Excerpted passage:
============================================================

When Labour last came to Brighton for its annual conference, I sat in a studio listening to people who had faced abuse because they were Jewish. I heard statements recorded at a fringe event suggesting it was fine to question whether the Holocaust had ever happened. As leader of the city’s council, I had to act. I wrote a letter saying Labour would not be welcome back in Brighton if it failed to sort out its issues with anti-Semitism. Two years on, I have been forced out of the party I loved. But Labour’s dark problem remains.
The backlash against my message was swift and took me by surprise. I had been a member of the party for a quarter of a century. Perhaps I was naïve, but Jeremy Corbyn’s vow to root out racism made me feel I was helping. And what is an elected politician for if they don’t speak out on a subject like this?
Yet few of my fellow Labour members seemed to agree. The charge from some in my local party and Momentum was that I’d always opposed Jeremy Corbyn. This was a chance, they said, for me to ‘weaponise’ ‘fabricated smears’ of anti-Semitism against him. They claimed I had brought the party into disrepute, insisting I should have raised any concerns in house.
But it was clear to me that this is not the way to do things. When the EDL wanted to return to Brighton in 2014 to hold another ‘March for England’ demonstration, I told the organiser of the event publicly that they were not welcome. Representatives of the city’s Muslim community had made it clear to me they wouldn’t feel safe; it was right to show my support and take a stand. I can only imagine the response of my local party chair had I said: “I’ve sent a strongly-worded letter to the national secretary of the EDL, best leave it to them to sort and not make any fuss in public.”
So when Jews were made to feel unsafe at Labour conference, I acted again in a similar way. For all my good intentions in speaking up for Jewish people who were afraid, months of emails, motions and unpleasant messages followed. Apologies and retractions were demanded. There were calls for me to step down. Many of these messages came from the local party, where now-suspended or expelled members labelled Jews “Zios”, depicted councillors – including me and one whose husband is Jewish – as dancing Rabbis and called for people to march on the local synagogue in response to the suspension by Labour of a council candidate for tweeting about the “Israeli bloodline”.
Finally, a motion calling for me to resign passed by some forty votes to two. It had been moved by the person later suspended after calling for a march on a local synagogue.

============================================================

Supplied material:
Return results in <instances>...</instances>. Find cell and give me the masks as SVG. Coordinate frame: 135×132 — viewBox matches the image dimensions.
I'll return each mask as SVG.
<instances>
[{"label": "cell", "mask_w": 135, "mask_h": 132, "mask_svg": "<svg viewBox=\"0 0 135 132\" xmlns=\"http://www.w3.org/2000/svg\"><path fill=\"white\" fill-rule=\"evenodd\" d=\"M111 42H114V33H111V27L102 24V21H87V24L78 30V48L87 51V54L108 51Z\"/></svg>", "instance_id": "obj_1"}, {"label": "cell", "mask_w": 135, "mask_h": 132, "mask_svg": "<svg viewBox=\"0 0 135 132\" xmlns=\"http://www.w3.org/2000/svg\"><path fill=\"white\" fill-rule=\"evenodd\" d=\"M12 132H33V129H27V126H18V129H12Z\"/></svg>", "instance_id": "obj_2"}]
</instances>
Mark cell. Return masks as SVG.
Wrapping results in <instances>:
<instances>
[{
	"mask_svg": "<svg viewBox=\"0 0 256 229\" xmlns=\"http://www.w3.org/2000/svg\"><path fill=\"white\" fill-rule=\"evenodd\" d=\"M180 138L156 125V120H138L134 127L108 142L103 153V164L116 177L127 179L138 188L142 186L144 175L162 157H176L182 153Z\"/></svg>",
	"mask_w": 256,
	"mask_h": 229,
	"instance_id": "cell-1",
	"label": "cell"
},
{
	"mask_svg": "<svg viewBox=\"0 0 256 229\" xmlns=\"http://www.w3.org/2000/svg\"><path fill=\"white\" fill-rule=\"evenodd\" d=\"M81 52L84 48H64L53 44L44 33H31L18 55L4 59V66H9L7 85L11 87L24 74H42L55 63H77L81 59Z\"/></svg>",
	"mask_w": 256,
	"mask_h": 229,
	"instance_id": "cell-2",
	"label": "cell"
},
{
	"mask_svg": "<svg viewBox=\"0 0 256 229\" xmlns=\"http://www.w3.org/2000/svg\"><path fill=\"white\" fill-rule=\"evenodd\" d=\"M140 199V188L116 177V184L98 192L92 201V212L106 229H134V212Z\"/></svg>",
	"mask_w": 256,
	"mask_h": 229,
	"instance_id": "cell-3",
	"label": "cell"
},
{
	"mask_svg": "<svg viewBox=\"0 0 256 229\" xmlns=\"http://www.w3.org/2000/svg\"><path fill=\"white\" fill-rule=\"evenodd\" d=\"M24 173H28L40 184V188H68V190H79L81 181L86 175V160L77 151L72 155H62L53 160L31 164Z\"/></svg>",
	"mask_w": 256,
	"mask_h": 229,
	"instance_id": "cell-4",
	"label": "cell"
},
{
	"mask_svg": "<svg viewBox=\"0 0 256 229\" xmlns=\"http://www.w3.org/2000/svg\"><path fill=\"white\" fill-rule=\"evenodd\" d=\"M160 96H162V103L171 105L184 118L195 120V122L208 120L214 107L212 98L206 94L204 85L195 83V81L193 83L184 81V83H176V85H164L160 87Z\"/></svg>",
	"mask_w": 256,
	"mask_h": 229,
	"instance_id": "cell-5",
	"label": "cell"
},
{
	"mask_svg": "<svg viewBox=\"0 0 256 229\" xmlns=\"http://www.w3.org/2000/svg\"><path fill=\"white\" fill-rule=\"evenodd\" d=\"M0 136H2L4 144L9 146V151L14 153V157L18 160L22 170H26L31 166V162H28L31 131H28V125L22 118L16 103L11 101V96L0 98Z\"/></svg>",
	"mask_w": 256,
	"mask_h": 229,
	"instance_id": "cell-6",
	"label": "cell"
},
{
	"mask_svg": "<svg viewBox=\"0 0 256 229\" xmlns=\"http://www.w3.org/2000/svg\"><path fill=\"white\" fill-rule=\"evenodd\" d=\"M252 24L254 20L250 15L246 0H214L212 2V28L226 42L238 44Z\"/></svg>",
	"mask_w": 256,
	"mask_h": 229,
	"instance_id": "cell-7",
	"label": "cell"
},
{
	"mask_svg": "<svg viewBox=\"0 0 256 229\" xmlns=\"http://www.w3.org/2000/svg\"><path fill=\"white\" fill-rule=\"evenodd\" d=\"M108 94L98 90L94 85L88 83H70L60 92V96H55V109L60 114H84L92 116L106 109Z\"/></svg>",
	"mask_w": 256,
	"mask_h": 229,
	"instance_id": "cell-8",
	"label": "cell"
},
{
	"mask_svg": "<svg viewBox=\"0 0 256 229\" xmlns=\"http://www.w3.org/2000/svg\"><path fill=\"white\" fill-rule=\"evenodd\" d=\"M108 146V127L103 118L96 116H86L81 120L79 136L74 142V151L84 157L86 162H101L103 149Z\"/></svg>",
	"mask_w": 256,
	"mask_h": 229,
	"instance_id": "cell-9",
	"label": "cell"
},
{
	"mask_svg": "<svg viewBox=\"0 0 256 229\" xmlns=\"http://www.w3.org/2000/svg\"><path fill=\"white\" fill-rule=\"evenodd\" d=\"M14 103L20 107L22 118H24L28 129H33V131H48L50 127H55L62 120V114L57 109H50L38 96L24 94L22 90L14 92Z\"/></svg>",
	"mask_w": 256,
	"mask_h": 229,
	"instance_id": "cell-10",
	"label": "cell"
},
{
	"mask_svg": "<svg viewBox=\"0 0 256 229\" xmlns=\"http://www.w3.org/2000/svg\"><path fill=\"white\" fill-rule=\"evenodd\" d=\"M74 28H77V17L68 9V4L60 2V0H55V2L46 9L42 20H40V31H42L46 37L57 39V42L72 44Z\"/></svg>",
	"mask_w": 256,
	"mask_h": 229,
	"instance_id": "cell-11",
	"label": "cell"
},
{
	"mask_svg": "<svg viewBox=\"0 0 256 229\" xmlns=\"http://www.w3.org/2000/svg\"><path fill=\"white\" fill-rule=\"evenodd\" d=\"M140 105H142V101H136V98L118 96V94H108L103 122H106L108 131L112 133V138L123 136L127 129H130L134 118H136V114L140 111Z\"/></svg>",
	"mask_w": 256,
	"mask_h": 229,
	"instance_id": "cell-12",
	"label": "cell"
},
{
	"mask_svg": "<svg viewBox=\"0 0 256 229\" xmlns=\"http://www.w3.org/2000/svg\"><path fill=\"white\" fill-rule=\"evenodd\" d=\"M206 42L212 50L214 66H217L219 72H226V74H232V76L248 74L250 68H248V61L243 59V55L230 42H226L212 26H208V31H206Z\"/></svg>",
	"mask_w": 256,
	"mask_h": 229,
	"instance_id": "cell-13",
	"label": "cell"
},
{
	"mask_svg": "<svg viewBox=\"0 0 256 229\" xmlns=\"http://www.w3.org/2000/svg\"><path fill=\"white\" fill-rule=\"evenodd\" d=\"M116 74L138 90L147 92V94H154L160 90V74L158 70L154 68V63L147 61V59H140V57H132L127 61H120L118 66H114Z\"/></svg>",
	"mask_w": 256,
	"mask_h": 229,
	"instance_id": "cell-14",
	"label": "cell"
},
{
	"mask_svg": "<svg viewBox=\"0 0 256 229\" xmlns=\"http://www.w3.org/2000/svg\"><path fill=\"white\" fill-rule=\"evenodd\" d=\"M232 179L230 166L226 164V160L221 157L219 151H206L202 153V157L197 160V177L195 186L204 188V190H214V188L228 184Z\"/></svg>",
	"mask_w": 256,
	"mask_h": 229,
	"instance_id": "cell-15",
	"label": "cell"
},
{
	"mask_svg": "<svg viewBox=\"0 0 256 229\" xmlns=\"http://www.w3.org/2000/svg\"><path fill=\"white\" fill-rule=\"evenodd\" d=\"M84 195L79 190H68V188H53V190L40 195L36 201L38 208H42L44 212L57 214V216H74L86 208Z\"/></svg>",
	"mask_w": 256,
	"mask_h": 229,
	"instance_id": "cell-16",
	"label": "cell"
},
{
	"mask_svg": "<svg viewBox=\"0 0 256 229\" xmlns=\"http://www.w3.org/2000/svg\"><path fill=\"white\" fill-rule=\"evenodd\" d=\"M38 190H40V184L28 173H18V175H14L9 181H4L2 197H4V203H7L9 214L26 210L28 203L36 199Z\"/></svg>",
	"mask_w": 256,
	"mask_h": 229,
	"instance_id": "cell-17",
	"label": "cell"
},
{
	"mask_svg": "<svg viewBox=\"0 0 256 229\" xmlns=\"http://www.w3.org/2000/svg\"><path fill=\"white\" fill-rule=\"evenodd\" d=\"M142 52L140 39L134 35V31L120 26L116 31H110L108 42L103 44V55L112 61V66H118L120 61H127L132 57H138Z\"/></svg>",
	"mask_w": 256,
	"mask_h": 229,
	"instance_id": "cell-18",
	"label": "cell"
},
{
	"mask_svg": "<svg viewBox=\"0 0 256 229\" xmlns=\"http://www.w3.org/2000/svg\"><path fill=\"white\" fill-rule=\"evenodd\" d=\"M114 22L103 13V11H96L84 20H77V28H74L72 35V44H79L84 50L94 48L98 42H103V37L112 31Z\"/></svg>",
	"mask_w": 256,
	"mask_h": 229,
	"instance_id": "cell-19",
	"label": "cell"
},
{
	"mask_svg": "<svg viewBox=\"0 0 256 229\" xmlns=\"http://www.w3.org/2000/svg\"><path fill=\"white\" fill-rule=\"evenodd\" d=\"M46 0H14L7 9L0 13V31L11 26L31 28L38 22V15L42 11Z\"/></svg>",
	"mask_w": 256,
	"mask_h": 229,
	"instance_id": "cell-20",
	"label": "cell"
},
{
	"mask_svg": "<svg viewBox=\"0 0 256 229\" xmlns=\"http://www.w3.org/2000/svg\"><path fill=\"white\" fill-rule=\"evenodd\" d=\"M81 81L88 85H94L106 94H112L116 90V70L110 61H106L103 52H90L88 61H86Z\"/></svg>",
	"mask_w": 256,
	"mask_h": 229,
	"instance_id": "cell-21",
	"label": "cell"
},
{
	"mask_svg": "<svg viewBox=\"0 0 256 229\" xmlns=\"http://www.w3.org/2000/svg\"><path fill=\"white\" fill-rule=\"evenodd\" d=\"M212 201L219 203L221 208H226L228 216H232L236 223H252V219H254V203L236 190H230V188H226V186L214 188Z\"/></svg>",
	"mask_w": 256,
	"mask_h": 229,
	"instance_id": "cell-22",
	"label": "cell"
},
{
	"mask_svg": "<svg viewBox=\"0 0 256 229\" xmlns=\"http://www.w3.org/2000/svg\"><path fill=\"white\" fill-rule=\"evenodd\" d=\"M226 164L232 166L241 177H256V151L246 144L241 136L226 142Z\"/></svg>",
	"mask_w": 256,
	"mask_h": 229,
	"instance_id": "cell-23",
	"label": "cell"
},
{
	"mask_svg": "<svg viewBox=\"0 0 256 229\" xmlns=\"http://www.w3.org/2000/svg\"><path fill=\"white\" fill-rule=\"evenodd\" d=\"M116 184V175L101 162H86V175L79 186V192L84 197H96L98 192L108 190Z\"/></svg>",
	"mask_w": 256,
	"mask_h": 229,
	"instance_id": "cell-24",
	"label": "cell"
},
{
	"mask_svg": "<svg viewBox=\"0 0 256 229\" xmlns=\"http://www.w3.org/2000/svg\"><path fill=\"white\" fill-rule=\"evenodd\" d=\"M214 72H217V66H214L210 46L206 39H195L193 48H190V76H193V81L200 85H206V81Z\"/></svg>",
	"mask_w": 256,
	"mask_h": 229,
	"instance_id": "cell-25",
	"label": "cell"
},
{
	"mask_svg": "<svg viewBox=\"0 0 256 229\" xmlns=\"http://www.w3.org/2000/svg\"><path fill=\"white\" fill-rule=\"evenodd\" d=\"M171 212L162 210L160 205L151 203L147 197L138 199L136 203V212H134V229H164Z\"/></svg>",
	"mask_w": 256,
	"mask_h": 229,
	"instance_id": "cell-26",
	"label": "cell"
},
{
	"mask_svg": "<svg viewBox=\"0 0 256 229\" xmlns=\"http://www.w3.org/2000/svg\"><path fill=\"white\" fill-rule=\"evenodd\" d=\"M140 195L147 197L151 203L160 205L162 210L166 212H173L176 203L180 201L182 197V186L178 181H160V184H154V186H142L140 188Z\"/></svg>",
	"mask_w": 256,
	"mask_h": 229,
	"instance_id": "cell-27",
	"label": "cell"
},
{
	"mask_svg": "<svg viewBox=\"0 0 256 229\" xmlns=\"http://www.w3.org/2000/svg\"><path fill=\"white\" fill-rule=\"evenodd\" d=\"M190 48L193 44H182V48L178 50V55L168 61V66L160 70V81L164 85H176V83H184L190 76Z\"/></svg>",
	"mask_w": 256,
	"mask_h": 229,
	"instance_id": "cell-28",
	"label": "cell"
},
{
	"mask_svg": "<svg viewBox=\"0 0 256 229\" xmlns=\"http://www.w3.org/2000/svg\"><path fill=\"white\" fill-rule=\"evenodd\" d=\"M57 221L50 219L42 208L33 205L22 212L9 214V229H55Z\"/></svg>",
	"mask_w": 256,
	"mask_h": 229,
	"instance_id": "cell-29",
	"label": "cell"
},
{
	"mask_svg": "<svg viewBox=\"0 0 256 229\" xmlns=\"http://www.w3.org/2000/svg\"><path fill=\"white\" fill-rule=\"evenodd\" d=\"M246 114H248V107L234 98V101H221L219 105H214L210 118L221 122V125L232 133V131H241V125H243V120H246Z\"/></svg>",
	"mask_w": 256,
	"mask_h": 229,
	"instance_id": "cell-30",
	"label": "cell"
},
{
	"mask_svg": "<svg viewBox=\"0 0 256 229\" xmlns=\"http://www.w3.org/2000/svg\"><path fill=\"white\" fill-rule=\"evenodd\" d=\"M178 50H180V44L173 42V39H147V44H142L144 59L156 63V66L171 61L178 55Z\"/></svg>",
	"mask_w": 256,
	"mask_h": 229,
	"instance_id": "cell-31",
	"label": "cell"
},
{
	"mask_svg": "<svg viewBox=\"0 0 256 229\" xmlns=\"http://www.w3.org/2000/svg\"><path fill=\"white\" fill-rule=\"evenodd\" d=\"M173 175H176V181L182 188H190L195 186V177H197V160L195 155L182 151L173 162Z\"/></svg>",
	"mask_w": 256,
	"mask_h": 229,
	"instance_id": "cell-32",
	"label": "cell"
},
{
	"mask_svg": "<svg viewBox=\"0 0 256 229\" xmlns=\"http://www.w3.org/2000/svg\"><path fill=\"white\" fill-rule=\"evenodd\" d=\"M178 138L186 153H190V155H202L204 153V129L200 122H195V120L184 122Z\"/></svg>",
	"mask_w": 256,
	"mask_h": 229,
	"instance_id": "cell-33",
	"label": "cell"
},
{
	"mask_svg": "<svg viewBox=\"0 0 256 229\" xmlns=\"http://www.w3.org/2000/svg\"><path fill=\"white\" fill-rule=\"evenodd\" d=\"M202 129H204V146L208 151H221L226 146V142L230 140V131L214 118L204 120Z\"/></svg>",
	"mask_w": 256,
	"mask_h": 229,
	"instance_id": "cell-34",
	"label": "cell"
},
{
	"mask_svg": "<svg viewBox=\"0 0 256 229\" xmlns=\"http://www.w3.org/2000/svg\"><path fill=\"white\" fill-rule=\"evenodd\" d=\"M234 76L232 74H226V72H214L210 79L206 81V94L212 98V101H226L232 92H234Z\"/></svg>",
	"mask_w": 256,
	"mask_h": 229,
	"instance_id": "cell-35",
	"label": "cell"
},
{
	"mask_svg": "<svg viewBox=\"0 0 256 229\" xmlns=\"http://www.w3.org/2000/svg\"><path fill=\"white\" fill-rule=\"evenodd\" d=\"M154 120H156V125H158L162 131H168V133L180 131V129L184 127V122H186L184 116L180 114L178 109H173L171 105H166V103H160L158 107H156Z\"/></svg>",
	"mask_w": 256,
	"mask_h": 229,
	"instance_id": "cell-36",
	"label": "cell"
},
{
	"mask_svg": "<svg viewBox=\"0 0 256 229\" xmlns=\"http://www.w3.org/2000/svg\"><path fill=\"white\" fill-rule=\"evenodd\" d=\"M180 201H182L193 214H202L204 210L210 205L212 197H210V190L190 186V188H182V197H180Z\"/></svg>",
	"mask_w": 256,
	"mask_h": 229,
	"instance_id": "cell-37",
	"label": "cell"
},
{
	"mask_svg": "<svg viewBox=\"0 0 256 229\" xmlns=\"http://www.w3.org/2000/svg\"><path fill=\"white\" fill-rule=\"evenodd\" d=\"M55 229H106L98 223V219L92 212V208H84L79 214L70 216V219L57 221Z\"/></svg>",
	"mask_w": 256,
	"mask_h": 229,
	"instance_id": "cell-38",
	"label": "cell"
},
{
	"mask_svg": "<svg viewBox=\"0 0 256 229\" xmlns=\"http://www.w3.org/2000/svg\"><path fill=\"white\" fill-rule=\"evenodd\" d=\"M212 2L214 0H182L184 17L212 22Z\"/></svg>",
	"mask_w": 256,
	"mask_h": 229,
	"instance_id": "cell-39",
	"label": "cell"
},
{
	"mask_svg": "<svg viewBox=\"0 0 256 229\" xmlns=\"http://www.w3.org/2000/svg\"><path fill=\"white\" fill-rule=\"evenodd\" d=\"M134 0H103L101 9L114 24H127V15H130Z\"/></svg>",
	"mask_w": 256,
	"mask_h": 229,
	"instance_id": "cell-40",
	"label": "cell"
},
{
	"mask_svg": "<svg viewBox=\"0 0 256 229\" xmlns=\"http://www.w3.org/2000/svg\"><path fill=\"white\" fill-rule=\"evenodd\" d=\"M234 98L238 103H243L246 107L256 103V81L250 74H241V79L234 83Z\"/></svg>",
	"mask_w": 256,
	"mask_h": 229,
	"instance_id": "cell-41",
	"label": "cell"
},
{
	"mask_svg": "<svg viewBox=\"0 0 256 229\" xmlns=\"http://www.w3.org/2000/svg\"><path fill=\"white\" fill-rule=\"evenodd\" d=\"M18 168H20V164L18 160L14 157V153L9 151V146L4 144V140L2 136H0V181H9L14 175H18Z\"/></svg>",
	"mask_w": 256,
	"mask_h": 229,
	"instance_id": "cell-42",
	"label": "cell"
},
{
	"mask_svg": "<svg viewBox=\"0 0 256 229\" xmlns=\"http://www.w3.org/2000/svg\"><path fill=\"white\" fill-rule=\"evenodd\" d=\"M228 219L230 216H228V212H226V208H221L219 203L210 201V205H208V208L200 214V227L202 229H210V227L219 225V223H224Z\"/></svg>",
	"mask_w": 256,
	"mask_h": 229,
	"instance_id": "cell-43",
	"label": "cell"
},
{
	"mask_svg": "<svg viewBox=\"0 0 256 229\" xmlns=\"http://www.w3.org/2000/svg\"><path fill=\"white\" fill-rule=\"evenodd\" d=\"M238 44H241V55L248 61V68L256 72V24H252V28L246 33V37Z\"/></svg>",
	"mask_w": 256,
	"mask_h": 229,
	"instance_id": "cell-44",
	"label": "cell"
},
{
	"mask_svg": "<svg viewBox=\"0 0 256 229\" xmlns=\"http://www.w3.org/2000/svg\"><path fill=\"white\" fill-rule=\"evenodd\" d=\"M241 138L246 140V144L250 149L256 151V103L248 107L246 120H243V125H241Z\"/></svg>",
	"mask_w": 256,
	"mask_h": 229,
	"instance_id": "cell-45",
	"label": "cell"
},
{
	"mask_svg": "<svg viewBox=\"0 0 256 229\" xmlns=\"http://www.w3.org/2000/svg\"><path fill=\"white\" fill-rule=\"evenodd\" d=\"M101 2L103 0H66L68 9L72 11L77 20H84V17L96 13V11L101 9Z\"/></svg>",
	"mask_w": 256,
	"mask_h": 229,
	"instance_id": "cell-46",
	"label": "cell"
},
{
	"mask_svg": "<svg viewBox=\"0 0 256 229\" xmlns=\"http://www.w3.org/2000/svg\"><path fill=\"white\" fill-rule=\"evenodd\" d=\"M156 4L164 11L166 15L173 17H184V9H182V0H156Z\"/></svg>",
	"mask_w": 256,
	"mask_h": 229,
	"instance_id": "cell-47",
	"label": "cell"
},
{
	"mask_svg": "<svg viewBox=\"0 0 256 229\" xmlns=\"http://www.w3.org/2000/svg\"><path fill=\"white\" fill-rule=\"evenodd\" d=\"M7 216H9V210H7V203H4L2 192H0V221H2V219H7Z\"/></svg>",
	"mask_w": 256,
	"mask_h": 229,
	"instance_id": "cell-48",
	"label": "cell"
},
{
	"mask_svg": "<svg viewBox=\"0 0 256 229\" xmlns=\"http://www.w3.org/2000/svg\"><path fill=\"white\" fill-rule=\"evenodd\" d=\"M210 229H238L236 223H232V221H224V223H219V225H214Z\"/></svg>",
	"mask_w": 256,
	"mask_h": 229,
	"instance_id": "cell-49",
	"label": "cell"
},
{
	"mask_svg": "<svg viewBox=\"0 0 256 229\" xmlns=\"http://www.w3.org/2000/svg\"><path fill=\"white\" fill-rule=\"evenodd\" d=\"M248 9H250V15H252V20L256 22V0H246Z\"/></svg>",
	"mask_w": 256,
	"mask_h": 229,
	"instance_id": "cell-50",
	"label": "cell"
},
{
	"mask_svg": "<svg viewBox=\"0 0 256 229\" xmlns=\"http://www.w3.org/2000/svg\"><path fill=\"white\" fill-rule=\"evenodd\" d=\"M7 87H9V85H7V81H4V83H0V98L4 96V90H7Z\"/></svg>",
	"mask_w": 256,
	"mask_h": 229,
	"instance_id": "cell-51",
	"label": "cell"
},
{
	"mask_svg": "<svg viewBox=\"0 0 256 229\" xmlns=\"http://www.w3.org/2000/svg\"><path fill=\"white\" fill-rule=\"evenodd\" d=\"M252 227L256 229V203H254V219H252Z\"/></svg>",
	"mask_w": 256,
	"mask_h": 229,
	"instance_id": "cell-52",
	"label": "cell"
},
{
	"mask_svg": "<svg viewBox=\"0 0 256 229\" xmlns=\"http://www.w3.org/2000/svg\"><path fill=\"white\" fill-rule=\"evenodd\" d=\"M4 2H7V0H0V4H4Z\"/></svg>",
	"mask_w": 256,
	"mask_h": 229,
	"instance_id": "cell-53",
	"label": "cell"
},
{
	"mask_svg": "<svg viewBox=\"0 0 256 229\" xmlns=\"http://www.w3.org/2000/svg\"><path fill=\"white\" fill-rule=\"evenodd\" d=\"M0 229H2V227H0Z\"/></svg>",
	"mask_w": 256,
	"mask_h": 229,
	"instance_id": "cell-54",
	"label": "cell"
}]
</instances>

============================================================

Required tasks:
(a) From the account of Labour's anti-Semitism problem in Brighton above, extract the stretch from "When Labour last" through "subject like this?", word for word.
(b) Write what comes next in the account of Labour's anti-Semitism problem in Brighton, picking up after its final sentence.

Outputs for the tasks:
(a)
When Labour last came to Brighton for its annual conference, I sat in a studio listening to people who had faced abuse because they were Jewish. I heard statements recorded at a fringe event suggesting it was fine to question whether the Holocaust had ever happened. As leader of the city’s council, I had to act. I wrote a letter saying Labour would not be welcome back in Brighton if it failed to sort out its issues with anti-Semitism. Two years on, I have been forced out of the party I loved. But Labour’s dark problem remains.
The backlash against my message was swift and took me by surprise. I had been a member of the party for a quarter of a century. Perhaps I was naïve, but Jeremy Corbyn’s vow to root out racism made me feel I was helping. And what is an elected politician for if they don’t speak out on a subject like this?

(b)
Since the 2017 conference, there have been further damaging revelations about the Labour party and Jeremy Corbyn’s attitudes towards Jews, including the row over the anti-Semitic mural which led to a demonstration by the Jewish community against Labour, the shameful spectacle of Livingstone and Williamson failing to be suitably punished and the resignations of Luciana Berger, Ian Austin and others. Hundreds of examples of awful anti-Semitism have emerged.
But despite the promises of action two years ago, and the small number of suspensions and expulsions, those pushing the same anti-Israel messages which so quickly morph into anti-Semitism have not gone away.
Some of those disciplined have been quietly readmitted, or their suspensions taken no further. Those like me who have spoken out on anti-Semitism, however, have been pushed to the point of resignation, or deselected while the party has simply stood by. Perhaps the most damning indictment came when Labour Friends of Israel pulled out of this week’s conference, saying their staff could no longer be subjected to the anti-Semitic abuse faced in previous years.
It is clear that for some Labour members, the perceived role of Jewish people in the global capitalist economy and the actions of the Netanyahu government in the occupied territories are things that every Jewish person should be held accountable for. Make no mistake: that is racism.
And those still left in the party must continue to speak out against these views. If a family member speaks and acts in a racist way, do you respond or keep quiet so as to not rock the boat and end up an outcast? If you are elected to a position of authority, do you put the people you are accountable to ahead of the party that got you elected?
For me the answer was and always will be ‘yes’. You don’t get to pick and choose the racism you stand up against; and being a member of a political party gives you a greater responsibility to challenge it, not a free pass to stay silent. In these dangerous times, silence serves no good at all.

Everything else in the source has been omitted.